# Forum Home Renovation Landscaping, Gardening & Outdoors  Outdoor shade/PVC blinds

## ZoomJC

Just thought I would put this out there... 
I am thinking of enclosing my verandah/deck area with PVC/Shade blinds and after using it at a holiday house a while back, I was quite impressed with the ZipTrak system for its neatness and ease of use. 
I am just wondering if anyone out there has had any experiences with these blinds, specifically with their durability, pros/cons like discolouration of PVC etc. Also efficiency iof shade blinds in keeping the heat in and wind out. 
Also any experiences with installers in Adelaide. I am thinking of going with a mob called GB Plastics here in Adelaide who manufacture their own blinds. 
Feedback appreciated, 
Thanks.

----------


## jatt

Cant help u with installers in SA, but have installed a few in Vic. 
One of the biggest problems with PVC is cleaning and doing so in such a way as to minimise scratching.  I have heard of a cleaner called VUPLEX which is supposed to be the ducks guts, but I personnally havent tried it.  Been given some recently by a supplier, so if folks out there are interested I can do a review on the stuff on the rather dusty and unloved looking ones hanging up at work when I get the chance. 
Remember PVC aint glass.  That sounds obvious but u would be surprised how many people expect them to behave as such.  The nature of the material changes (gets softer or harder) with ambient temp variations, but will not unduly affect the material itself. 
Gotta be a bit careful when rolling them up.  Any water trapped inside the roll can get quite hot and   
If u plan to use PVC pay attention to the how to care for instructions to get the most out them.  The life expectancy is not as good as other materials used for blinds.  That's my supplier saying that, not me.   
Anyway if it was me I would go for Vistaweave, which is a mesh material.
For general info I have included the standard care instructions provided by my supplier. *Care of your plastic Blinds*  *The Fabrics:* 
The majority of Blinds are manufactured using quality clear and tinted fabrics which are designed and manufactured to resist the effects of weather.

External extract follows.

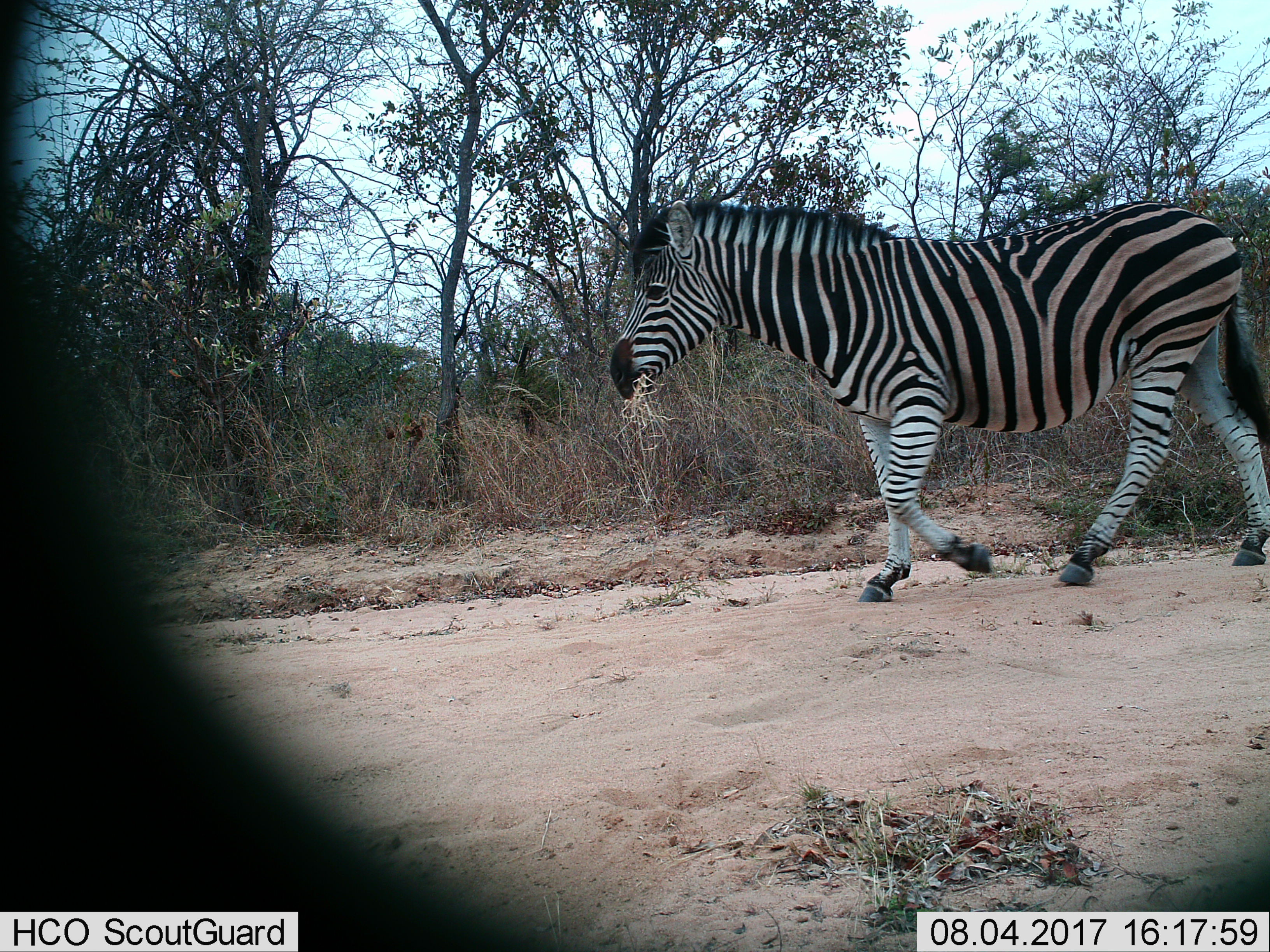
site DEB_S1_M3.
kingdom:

Customers should assess the suitability of the fabric for their particular application. To ensure satisfactory performance of your Blinds, it is important that thorough care and maintenance is employed. *When you receive your Blinds:*
Extend the blinds fully and inspect them thoroughly Confirm that the design, pelmet box, are those you have chosen.  *To get the best from your new Blinds:*
Handling during fabrication may have left some minor wrinkles in the blind fabrics. Avoid rolling the blind up with these still in the fabric. Simply extend the blind fully for a few days exposure. This should also be followed after the blind has been rolled up for lengthy periods. *Tips for longer life from your Blinds manufactured from Clear and Tinted Plastic:* _Blinds should be:_ Used fully extended. Periodically adjust blinds to full extension.Rolled up only when clean and dry.Rolled up in presence of high winds and storms. The leverage exerted can strain fittings and mountings.Kept clean! Do not mow lawns or clean gutters, etc. with the fabric extended._What Happens to me in Summer:_  I start to stretch and become quite supple depending on the direct contact time with the sun.In an enclosed area I wilt create some heat so have me rolled up during the hot days (roll me up in the morning please)_What happens to me in Winter:_ During the colder months I will contract and tighten up, so Blinds has allowed for this when manufacturing. Being rolled up for a long time in the rain I will sometimes show white foggy marks when rolled down. Don't worry this will disappear in 5-10 days depending on exposure time during sunlight. To help in preventing these marks, please roll me up towards the inside of your area and do so before it starts to rain. This helps to keep me cleaner and I don't collect leaves or debris on my rolled up skin._Things to be aware of:_ I am not a brick wall or a glass window so I will be baggy when first installed.My memory is good so treat me kindly and I in return will do the same.If you have multiple blinds I could look different to my friends depending on the exposure to sunlight, but eventually we will look the same.*Care and handling instructions* *Cleaning:* Gently hose to remove loose dust. Clean with a dilute solution of mild soap only and warm water. Take care not to rub dirt or grit into the surface, scratching will result. Rinse and dry with a soft cloth. For a really good finish, polish with VUPLEX. Follow the instructions on the can. *Mowing:* Always roll up the blind before mowing or trimming nearby grass.
Storms: It is not designed to withstand storms. Always roll up the blind for strong winds. *DO NOT LEAVE ROLLED UP FOR LONG PERIODS.* The longer it is rolled up, the longer it will take for the wrinkles to come out. *DO NOT LEAVE ROLLED UP IN DIRECT SUNLIGHT.* Heat can build up inside the roll,
damaging the PVC. *AVOID ROLLING UP WHILE WET.* PVC can absorb water which will show up as cloudy residue. This will eventually dissappear if the blind is left unrolled in the sun. *DO NOT ROLL OUTWARDS.* Dirt, leaves and mositure can collect in the roll, staining the PVC. *FLAMMABLE!* Keep hot surfaces and flames away!

----------